* _Required action_
Please restate the records below verbatim, omitting every image they hold.

═══ Dataset entries ═══

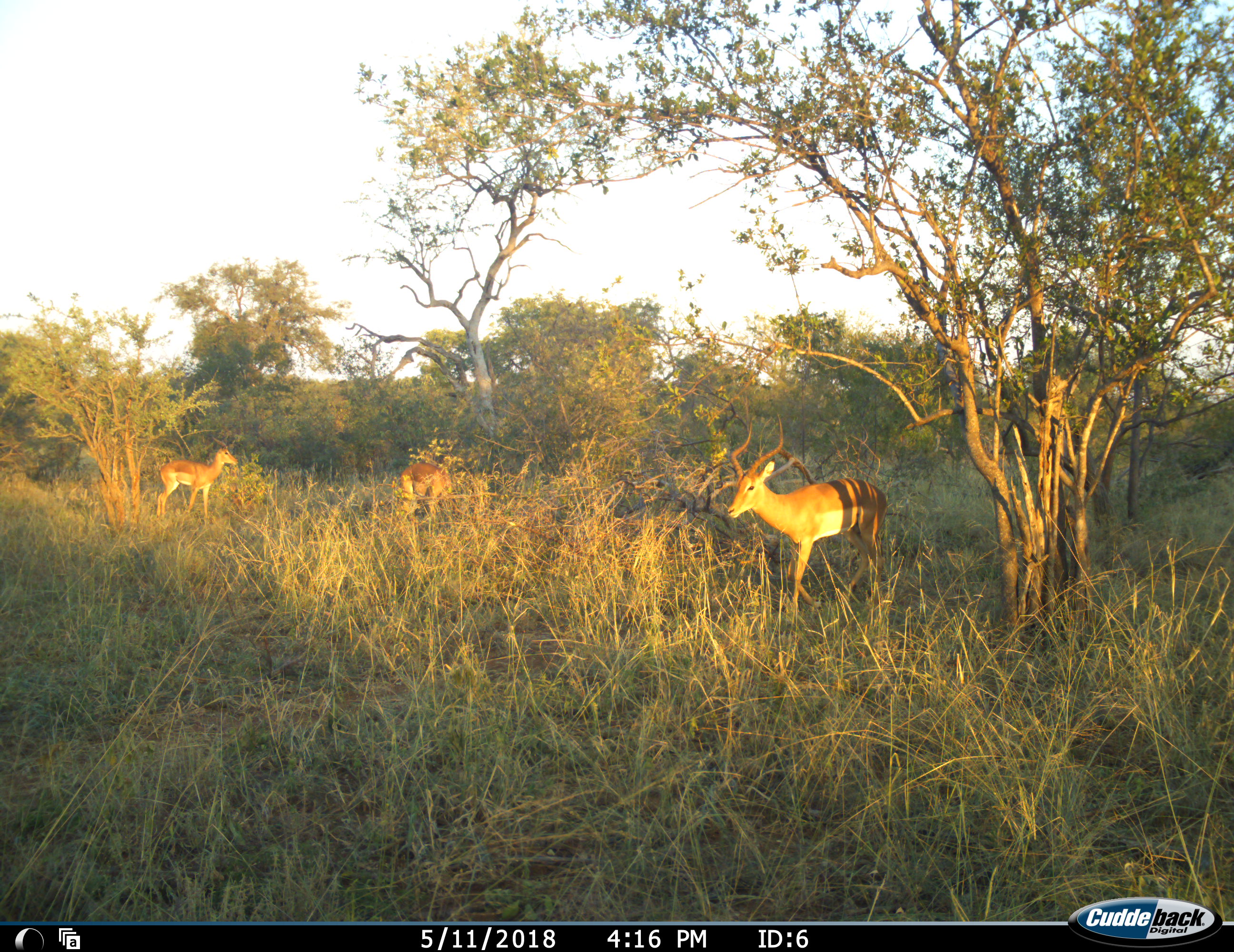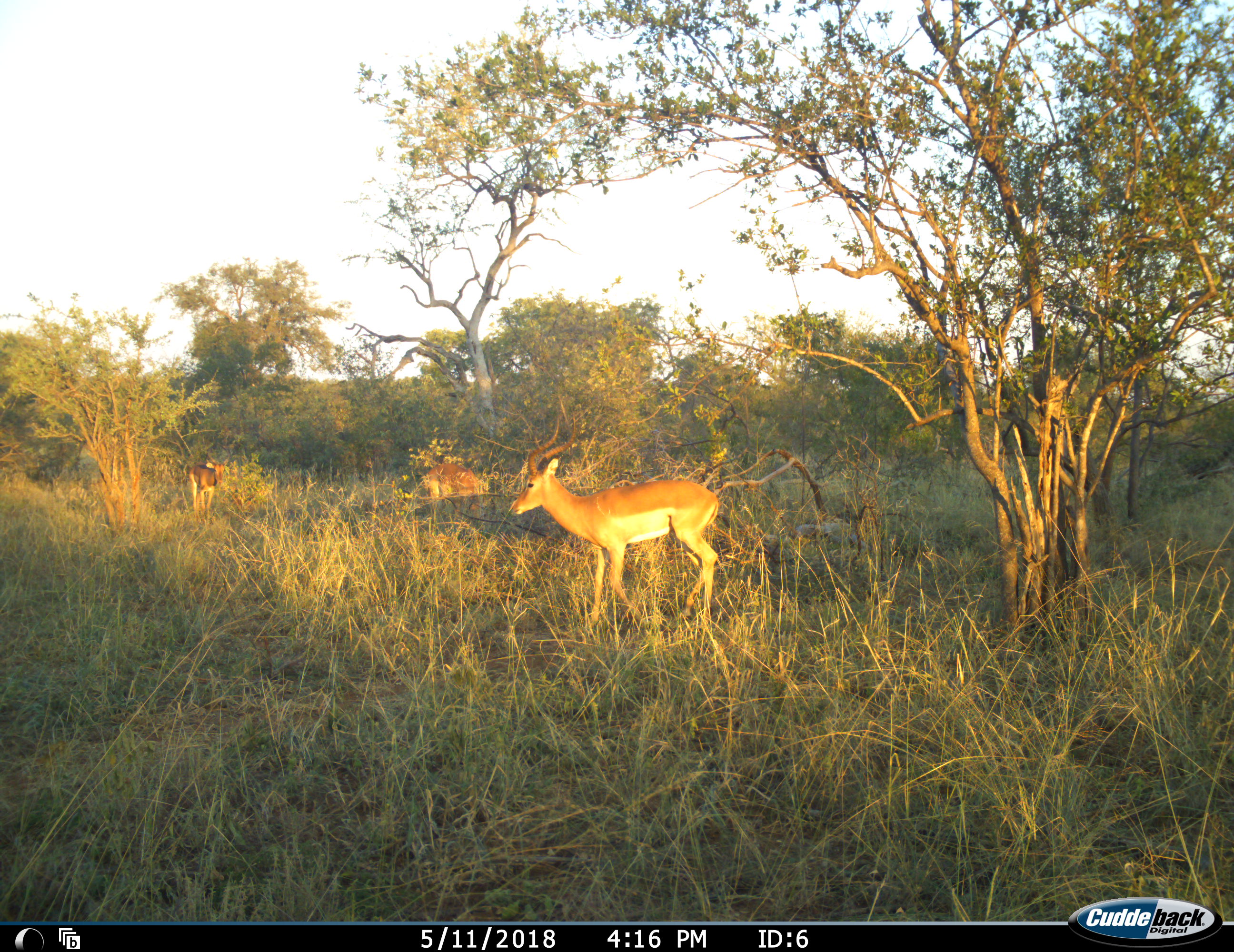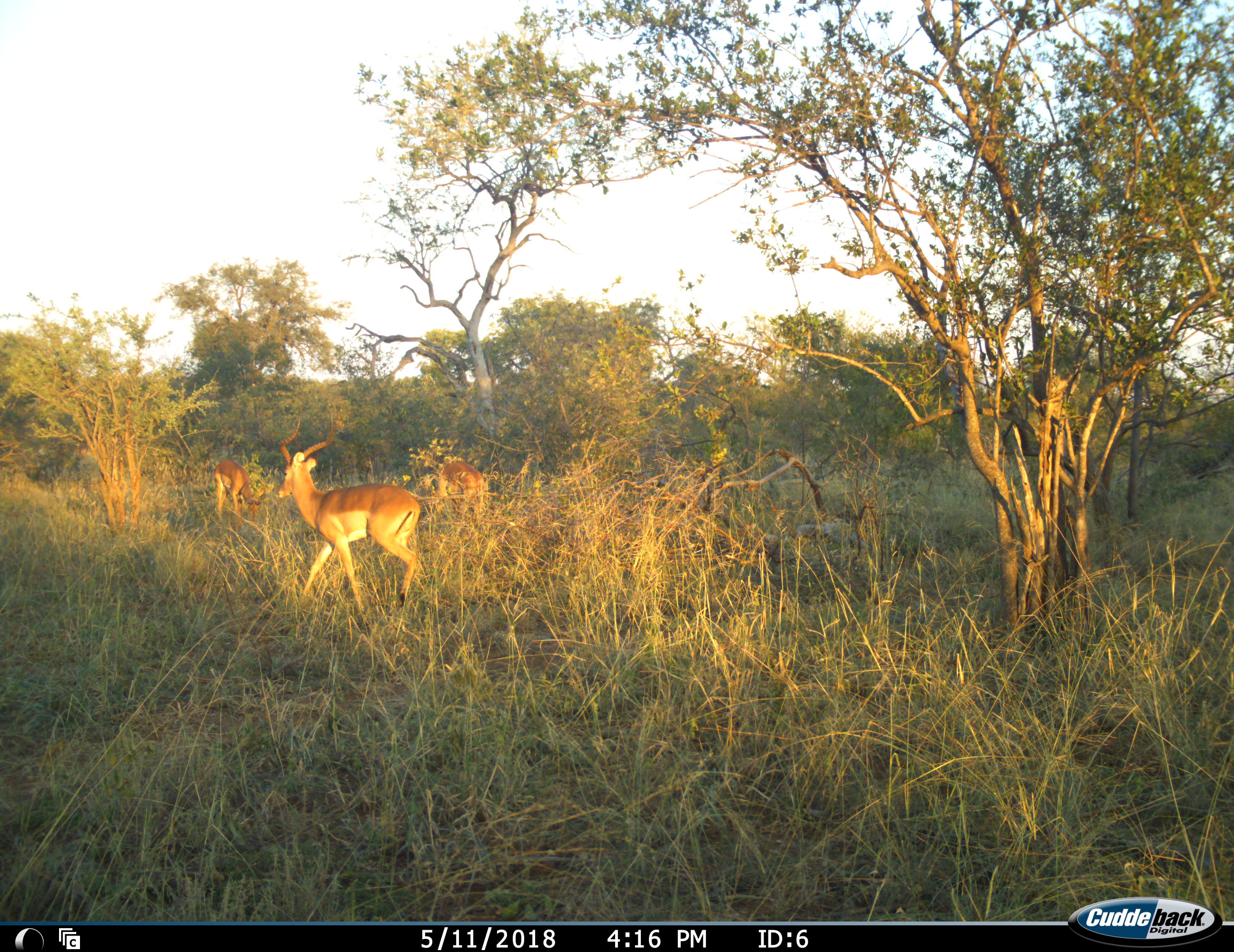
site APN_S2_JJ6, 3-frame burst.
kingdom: Animalia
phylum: Chordata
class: Mammalia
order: Artiodactyla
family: Bovidae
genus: Aepyceros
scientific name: Aepyceros melampus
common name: impala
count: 3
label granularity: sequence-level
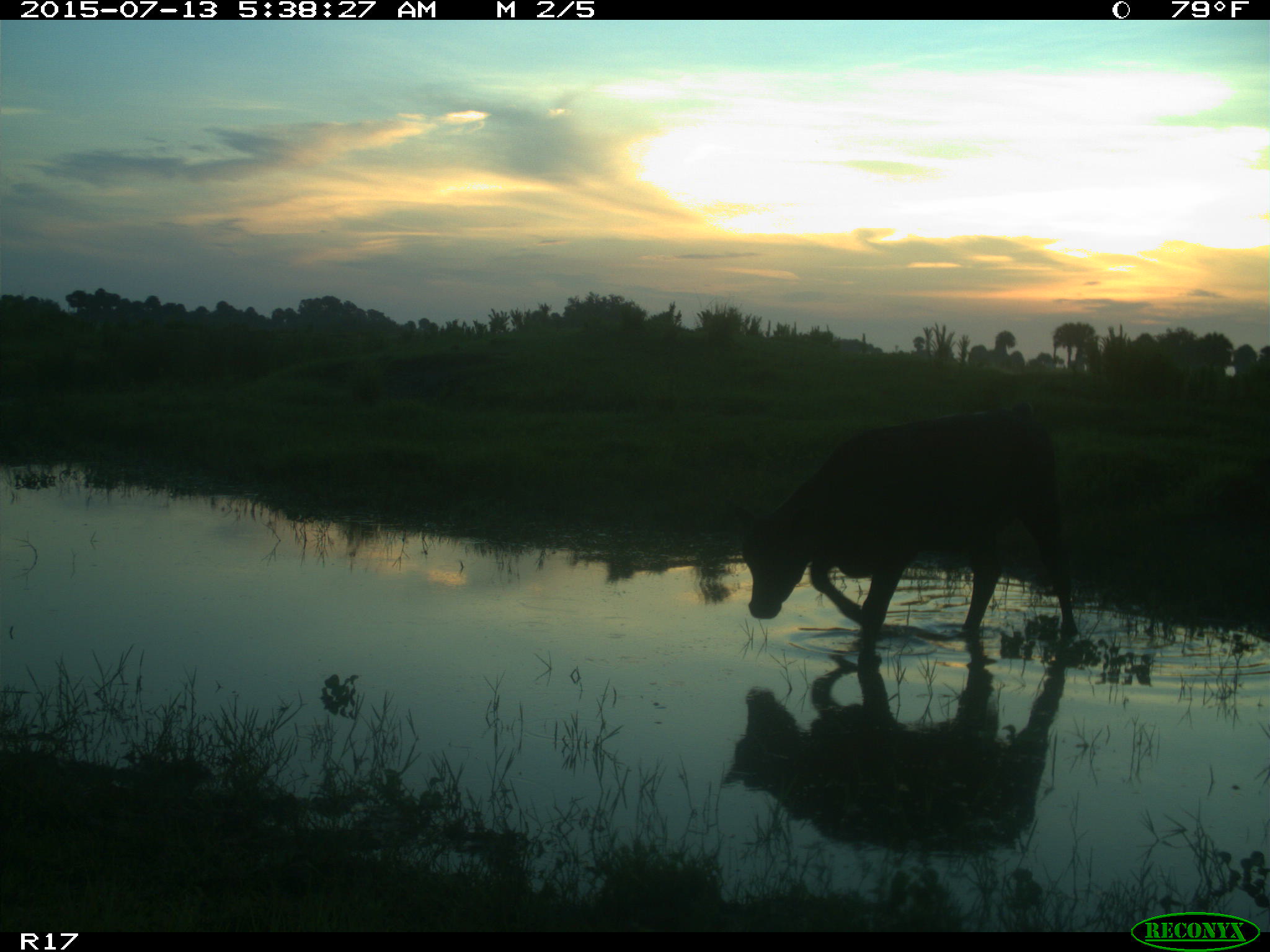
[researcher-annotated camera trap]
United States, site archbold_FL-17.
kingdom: Animalia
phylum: Chordata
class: Mammalia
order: Artiodactyla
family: Bovidae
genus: Bos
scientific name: Bos taurus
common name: domestic cow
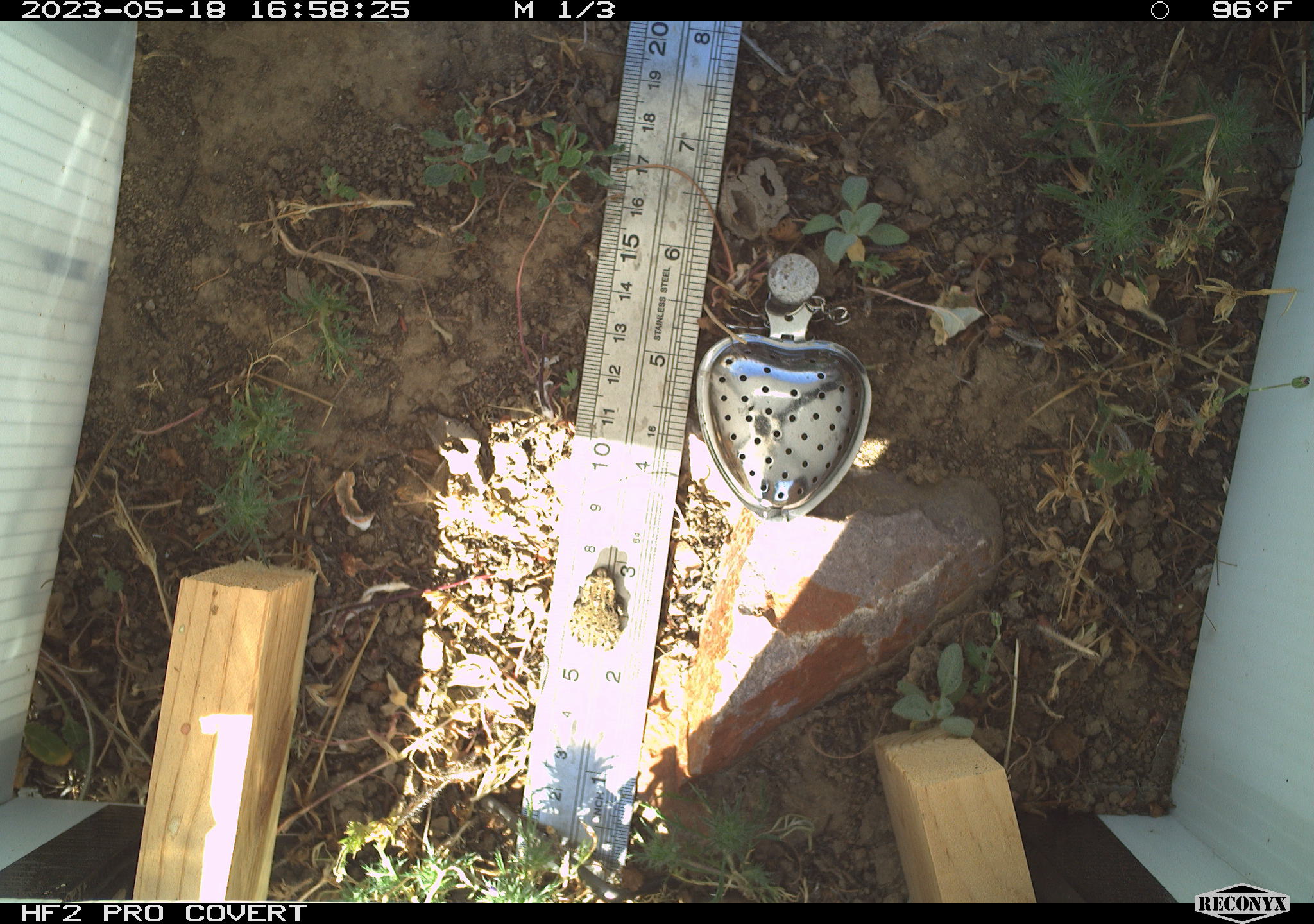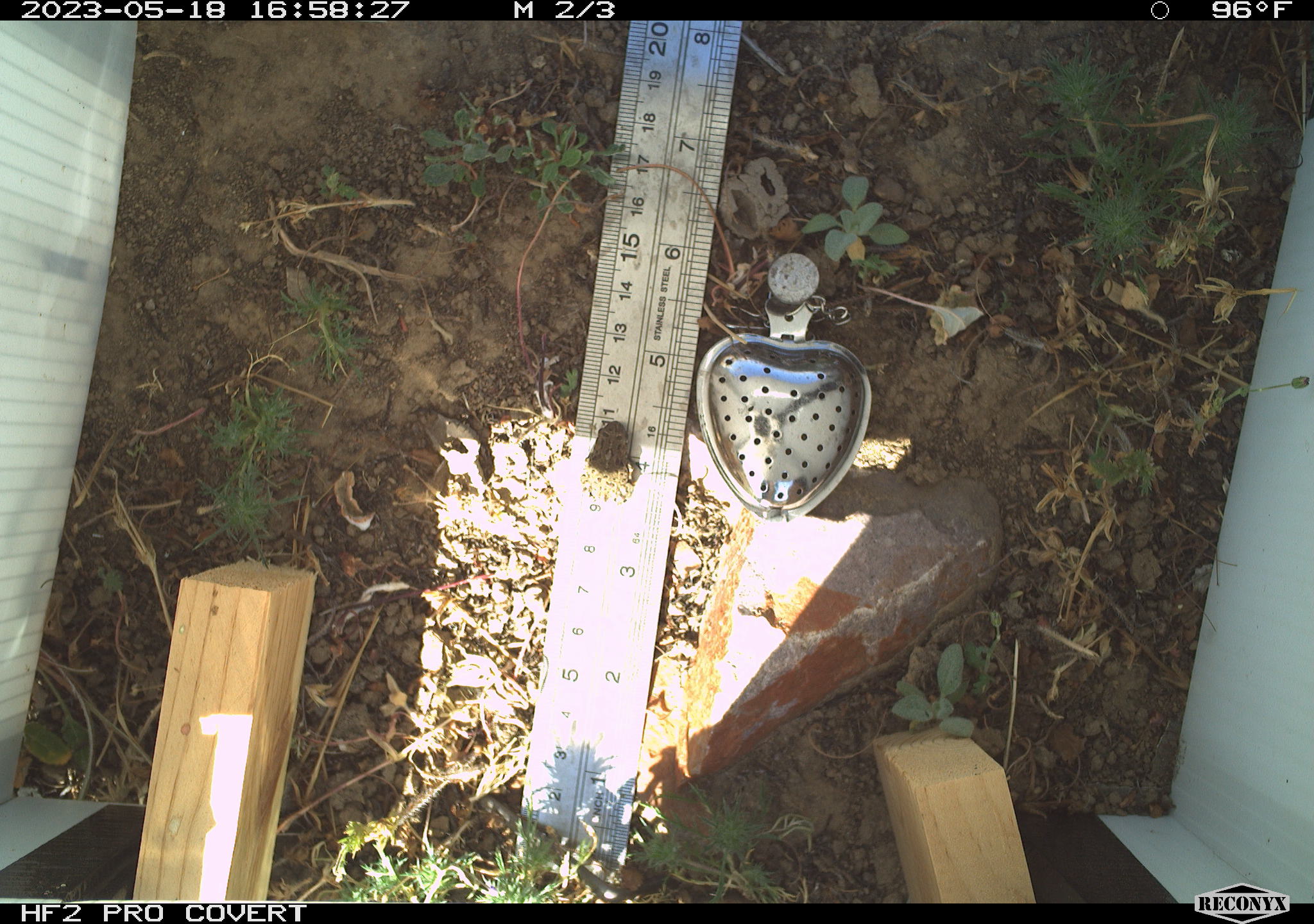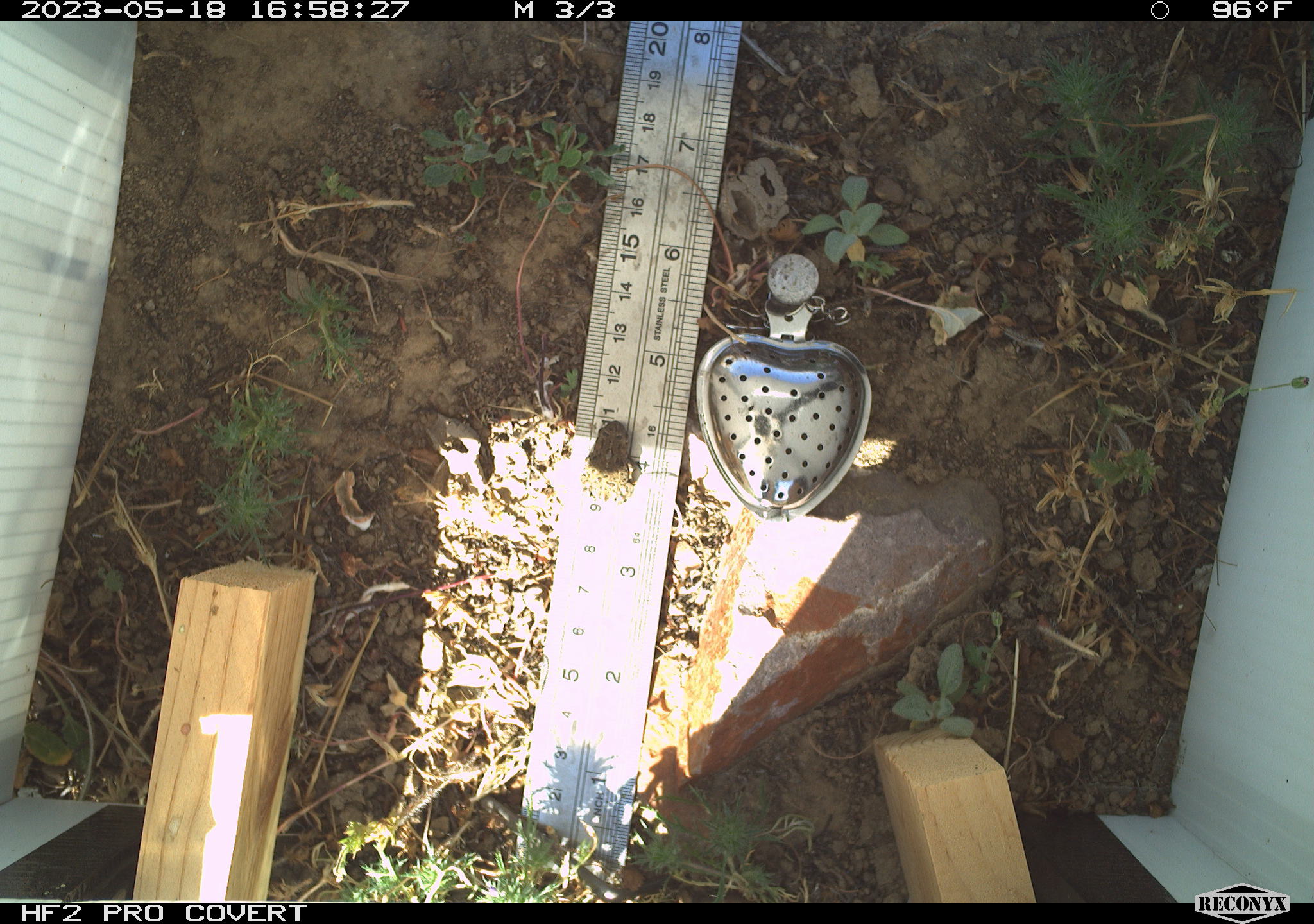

═══

* _Result for this task_
site APN_S2_JJ6, 3-frame burst.
kingdom: Animalia
phylum: Chordata
class: Mammalia
order: Artiodactyla
family: Bovidae
genus: Aepyceros
scientific name: Aepyceros melampus
common name: impala
count: 3
label granularity: sequence-level
[researcher-annotated camera trap]
United States, site archbold_FL-17.
kingdom: Animalia
phylum: Chordata
class: Mammalia
order: Artiodactyla
family: Bovidae
genus: Bos
scientific name: Bos taurus
common name: domestic cow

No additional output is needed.